For the Navy, NAVAIR (Patuxent River, Maryland) had begun development of the HOST standard for application on its next-generation mission computing platforms. While HOST added specificity to established, state-of-the-art industry standards, specifically VITA 65 – OpenVPX, it became apparent that the addition of HOST would do the same for the SOSA standard, while again broadening SOSA’s application space by focusing on pure processing systems like an airborne mission computer.
While these independent efforts each started out focused on fulfilling the capability needs for each of their local service customers, the centers realized that by working together under SOSA, they could reduce costs for each other, which is most apparent for hardware (Figure 1). The value proposition from standardization of hardware interfaces is easy to understand: Standardization of hardware modularization creates an environment where plug-in modules can become commoditized so that hardware development costs can be shared across acquisition programs and services. Examples include power supplies, which generally are required by all systems; network switches, which are increasingly used by system designers to relay information within a given system or provide connectivity outside of a system; or single-board computers where integral processor technology becomes outdated and obsolete in a matter of a few years, which necessitates replacement due to obsolescence or updates to add additional capability.
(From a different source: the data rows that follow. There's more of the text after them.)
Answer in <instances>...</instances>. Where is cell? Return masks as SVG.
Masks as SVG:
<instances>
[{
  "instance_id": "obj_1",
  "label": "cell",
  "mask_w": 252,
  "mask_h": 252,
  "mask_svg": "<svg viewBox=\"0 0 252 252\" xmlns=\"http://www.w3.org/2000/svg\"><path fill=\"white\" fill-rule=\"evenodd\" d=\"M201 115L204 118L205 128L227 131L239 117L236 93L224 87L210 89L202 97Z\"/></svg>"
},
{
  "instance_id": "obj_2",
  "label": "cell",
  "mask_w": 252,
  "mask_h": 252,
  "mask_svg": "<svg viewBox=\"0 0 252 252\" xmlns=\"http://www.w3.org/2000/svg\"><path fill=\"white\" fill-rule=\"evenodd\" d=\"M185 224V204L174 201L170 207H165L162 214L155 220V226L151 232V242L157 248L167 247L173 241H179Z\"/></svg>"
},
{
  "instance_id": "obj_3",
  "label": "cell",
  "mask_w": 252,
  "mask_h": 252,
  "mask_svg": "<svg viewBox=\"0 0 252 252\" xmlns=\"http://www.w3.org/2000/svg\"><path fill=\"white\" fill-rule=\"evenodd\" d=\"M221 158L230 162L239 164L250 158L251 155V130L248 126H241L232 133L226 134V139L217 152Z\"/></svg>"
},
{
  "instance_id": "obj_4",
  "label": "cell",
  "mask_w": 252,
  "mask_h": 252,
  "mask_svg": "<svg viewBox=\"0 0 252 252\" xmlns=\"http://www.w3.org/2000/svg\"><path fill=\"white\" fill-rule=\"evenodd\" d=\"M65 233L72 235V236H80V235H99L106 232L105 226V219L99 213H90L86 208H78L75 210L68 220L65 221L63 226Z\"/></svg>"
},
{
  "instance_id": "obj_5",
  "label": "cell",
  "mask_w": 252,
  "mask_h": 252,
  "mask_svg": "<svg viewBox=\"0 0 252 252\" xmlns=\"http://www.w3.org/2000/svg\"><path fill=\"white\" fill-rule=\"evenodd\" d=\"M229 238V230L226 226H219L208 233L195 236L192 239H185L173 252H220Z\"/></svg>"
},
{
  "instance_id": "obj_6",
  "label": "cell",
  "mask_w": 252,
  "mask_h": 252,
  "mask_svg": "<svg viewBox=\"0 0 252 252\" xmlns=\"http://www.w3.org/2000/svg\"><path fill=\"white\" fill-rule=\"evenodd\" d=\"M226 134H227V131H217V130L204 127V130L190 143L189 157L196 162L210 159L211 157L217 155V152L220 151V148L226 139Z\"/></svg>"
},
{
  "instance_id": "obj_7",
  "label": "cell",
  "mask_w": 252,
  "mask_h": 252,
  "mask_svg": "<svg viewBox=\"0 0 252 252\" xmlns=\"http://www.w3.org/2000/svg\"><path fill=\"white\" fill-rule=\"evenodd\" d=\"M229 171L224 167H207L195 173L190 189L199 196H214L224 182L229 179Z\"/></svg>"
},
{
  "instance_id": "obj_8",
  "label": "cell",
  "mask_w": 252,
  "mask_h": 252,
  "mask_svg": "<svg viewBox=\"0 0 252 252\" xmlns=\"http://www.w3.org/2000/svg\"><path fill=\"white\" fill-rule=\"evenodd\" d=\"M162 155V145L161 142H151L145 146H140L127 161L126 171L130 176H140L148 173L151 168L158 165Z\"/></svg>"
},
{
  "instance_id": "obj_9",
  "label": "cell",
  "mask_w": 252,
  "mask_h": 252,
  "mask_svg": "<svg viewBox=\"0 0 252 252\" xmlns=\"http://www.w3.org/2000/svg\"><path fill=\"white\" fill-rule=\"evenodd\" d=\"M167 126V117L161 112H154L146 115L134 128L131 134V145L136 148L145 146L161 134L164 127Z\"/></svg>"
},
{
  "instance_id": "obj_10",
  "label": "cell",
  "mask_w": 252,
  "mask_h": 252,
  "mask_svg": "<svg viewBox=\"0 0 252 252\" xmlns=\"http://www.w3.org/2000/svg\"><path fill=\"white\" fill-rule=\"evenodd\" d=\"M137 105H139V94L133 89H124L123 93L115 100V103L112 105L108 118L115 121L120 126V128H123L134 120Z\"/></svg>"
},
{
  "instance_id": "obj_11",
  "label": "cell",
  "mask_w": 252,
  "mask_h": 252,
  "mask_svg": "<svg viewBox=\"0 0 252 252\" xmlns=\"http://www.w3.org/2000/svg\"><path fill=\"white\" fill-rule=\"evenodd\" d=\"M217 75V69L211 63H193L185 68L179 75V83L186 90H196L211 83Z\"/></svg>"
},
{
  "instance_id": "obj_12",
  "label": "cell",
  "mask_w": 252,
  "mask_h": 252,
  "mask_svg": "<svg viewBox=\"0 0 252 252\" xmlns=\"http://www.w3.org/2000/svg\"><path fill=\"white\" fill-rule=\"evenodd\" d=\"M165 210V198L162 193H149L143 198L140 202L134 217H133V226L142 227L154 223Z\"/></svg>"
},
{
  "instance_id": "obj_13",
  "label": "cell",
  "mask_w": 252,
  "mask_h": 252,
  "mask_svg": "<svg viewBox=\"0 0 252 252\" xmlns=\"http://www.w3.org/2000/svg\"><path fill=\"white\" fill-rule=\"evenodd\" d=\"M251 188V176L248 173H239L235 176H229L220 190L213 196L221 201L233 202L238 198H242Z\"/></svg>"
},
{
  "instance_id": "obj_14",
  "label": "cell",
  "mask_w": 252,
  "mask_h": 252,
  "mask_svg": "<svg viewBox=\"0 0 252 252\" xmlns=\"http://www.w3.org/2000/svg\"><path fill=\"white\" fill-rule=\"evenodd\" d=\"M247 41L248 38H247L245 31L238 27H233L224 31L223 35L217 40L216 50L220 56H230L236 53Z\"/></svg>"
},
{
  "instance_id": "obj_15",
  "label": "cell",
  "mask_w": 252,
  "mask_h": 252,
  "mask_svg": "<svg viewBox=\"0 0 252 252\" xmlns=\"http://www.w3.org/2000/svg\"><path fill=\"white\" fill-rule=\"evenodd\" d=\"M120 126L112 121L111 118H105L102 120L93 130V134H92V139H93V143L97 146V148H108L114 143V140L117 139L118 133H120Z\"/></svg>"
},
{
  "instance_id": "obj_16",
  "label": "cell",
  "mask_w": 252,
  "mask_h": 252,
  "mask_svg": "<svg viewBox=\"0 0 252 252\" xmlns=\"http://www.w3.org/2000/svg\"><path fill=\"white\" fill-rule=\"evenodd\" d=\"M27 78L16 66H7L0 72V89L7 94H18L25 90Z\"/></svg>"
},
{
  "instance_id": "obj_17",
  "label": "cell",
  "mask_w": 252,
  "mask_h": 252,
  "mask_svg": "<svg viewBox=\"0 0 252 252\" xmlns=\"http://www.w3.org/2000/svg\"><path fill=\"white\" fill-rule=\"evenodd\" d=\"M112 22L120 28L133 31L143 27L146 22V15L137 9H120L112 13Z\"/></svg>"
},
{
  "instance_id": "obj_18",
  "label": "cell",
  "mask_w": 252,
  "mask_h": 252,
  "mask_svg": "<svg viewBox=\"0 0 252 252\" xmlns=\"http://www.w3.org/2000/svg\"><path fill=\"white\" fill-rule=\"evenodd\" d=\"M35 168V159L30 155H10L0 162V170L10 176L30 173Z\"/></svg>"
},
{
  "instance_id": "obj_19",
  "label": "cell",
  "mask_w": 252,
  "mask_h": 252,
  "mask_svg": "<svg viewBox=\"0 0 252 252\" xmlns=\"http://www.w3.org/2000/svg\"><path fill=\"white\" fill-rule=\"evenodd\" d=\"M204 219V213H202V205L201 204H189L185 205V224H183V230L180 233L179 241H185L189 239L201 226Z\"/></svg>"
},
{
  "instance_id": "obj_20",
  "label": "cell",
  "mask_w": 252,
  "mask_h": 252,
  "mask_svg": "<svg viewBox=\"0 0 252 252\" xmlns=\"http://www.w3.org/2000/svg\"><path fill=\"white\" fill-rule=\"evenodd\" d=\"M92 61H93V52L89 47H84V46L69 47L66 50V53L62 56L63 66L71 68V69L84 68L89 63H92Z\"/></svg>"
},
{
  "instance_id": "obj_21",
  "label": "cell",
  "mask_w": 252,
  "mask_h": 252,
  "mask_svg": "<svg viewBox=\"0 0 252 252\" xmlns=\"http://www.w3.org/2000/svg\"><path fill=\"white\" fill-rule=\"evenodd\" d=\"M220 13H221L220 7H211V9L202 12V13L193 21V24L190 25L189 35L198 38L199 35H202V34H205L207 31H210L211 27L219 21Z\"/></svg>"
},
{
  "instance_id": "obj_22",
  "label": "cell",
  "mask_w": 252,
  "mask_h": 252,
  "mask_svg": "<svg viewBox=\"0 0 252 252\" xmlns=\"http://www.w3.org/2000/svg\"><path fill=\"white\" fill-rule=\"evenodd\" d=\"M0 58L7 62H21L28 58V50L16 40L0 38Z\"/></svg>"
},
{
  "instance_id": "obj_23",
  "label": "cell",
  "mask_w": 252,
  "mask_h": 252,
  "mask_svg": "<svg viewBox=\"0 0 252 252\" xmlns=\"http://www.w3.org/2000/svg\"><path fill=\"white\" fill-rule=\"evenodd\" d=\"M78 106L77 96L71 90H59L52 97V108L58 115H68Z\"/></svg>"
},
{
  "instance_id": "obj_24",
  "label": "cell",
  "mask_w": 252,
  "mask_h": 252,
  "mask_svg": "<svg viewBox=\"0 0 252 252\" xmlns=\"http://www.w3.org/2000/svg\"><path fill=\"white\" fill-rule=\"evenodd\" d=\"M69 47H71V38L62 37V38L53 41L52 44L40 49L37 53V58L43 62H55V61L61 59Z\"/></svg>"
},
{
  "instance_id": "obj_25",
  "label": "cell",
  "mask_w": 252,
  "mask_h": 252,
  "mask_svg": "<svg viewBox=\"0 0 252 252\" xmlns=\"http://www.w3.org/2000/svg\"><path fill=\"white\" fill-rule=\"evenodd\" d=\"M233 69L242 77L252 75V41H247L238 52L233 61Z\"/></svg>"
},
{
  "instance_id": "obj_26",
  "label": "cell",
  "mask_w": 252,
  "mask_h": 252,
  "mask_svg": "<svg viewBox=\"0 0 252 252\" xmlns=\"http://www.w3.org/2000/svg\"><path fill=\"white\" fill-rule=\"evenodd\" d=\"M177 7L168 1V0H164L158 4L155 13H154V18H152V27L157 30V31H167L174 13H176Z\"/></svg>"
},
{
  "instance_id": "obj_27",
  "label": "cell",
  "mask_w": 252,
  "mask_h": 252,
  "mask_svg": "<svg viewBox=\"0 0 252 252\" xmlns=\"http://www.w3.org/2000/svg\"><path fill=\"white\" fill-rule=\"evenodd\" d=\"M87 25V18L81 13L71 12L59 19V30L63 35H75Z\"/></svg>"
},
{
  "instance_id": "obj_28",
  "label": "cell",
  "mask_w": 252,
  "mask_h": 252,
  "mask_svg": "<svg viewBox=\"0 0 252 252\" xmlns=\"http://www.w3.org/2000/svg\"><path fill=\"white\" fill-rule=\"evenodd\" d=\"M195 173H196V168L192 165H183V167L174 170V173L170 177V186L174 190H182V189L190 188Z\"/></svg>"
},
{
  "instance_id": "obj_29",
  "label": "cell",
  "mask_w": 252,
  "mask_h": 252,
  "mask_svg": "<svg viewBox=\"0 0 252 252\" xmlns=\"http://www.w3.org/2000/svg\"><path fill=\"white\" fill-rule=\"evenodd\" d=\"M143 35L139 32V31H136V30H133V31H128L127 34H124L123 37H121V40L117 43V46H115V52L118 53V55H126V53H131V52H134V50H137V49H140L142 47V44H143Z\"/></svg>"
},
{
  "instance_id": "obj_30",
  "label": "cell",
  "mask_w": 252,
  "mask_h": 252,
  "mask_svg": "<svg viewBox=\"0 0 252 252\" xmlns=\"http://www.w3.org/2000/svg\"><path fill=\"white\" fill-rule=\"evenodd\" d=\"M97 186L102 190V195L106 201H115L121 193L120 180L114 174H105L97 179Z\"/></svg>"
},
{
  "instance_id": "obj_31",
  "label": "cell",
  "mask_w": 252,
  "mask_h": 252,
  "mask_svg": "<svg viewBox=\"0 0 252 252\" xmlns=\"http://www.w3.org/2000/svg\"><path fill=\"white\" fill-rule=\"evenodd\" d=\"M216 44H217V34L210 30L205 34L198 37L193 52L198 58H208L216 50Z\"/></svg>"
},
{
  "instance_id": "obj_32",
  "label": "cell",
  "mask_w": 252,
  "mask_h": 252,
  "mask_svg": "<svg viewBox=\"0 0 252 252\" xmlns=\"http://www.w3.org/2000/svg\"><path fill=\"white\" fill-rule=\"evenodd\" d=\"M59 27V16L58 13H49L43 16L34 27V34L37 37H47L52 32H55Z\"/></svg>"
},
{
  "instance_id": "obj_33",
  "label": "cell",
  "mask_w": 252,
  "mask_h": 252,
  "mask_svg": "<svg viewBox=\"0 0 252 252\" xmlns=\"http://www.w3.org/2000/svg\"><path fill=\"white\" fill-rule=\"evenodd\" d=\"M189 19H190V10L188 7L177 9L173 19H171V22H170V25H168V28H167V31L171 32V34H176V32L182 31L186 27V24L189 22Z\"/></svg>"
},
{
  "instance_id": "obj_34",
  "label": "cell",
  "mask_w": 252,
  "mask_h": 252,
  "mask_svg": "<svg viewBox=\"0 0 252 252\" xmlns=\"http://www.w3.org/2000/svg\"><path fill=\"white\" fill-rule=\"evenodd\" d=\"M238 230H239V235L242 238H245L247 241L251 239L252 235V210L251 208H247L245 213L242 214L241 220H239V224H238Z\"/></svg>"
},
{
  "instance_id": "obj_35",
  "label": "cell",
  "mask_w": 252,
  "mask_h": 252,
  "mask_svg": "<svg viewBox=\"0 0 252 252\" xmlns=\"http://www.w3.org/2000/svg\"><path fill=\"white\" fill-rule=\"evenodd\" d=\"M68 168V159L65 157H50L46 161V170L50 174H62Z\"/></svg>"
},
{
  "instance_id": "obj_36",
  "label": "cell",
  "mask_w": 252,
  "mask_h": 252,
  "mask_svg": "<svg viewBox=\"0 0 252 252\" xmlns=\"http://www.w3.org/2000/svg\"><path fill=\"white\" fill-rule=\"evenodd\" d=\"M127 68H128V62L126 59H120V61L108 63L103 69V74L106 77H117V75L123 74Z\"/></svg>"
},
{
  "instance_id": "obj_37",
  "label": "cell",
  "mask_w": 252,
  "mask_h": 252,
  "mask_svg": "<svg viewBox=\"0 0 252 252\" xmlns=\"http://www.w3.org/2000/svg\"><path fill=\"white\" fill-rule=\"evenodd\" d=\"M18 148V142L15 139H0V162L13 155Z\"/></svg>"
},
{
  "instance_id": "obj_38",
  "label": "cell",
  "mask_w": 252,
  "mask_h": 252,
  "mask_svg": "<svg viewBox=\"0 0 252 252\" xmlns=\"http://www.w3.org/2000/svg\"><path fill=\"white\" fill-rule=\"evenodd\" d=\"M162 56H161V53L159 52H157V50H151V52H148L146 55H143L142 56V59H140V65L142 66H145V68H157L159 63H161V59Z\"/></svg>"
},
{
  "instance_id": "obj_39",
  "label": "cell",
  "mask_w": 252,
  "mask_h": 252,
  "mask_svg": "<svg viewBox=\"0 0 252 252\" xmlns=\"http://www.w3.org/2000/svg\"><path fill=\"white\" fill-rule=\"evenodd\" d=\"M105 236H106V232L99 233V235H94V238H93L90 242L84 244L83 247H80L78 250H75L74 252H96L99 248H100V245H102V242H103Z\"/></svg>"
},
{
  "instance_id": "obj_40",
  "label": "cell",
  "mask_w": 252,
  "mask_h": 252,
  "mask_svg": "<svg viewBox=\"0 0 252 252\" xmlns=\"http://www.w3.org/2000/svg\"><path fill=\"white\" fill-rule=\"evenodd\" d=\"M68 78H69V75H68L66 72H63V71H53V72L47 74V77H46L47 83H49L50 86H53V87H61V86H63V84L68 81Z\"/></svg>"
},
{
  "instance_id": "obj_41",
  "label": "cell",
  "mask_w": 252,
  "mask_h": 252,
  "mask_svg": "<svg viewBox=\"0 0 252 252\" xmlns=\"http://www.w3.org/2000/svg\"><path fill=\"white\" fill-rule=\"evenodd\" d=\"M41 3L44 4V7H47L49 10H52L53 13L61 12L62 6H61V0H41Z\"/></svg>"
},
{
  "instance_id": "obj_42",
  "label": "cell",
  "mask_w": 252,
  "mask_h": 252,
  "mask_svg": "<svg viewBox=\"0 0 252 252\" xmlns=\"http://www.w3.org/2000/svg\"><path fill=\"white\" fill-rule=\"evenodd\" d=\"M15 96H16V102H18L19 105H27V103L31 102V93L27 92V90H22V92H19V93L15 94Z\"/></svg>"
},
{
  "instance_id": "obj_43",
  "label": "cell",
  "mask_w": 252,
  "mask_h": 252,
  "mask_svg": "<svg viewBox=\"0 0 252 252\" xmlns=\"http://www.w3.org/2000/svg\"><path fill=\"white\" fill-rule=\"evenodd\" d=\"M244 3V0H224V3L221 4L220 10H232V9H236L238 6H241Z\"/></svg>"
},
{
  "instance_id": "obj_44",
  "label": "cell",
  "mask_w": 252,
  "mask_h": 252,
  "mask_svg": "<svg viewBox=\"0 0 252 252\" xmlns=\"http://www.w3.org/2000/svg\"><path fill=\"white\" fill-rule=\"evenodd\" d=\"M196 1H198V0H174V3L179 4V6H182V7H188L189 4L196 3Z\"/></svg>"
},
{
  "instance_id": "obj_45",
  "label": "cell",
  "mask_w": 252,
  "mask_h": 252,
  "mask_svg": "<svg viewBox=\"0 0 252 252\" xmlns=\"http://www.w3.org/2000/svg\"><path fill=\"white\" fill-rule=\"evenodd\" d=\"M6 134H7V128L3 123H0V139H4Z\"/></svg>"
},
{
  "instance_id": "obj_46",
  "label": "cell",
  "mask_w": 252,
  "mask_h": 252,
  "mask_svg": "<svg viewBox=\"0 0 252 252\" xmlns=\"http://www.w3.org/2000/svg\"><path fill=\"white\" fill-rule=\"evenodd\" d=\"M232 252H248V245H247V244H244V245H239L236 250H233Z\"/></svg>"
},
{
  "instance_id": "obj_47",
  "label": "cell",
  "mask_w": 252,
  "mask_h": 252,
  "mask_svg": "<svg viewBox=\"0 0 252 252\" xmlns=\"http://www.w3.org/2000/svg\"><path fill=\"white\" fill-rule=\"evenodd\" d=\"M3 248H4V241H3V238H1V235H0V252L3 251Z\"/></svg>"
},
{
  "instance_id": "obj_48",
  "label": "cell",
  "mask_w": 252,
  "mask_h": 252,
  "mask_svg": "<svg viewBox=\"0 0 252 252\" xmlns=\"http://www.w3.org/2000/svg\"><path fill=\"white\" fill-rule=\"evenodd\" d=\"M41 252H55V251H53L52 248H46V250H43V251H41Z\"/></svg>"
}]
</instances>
The value proposition from standardization of software is much more difficult to concretely quantify. Standardization of software modularization creates an environment where software (e.g., applications or “apps”) can be shared and reused. Adequate definition of the interfaces allows new apps to be more quickly added/deployed. Consequently, the vision for this standardization of an architectural framework as well as specific interface definition is to allow new capabilities to be deployed more rapidly at lower costs. The challenge these representatives face is to determine how to apply open architecture approaches and industry standards to best fulfill their common as well as specific embedded system needs. Thus, a true tri-service convergence is occurring in the SOSA Consortium to achieve this goal.
 The MORA standard can also be found at the VICTORY website.
 Lt. Col Dan Ward, USAF, “Don’t Come to the Dark Side: Acquisition Lessons from a Galaxy Far, Far Away,” Defense AT&L: Better Buying Power, Sept-Oct. 2011.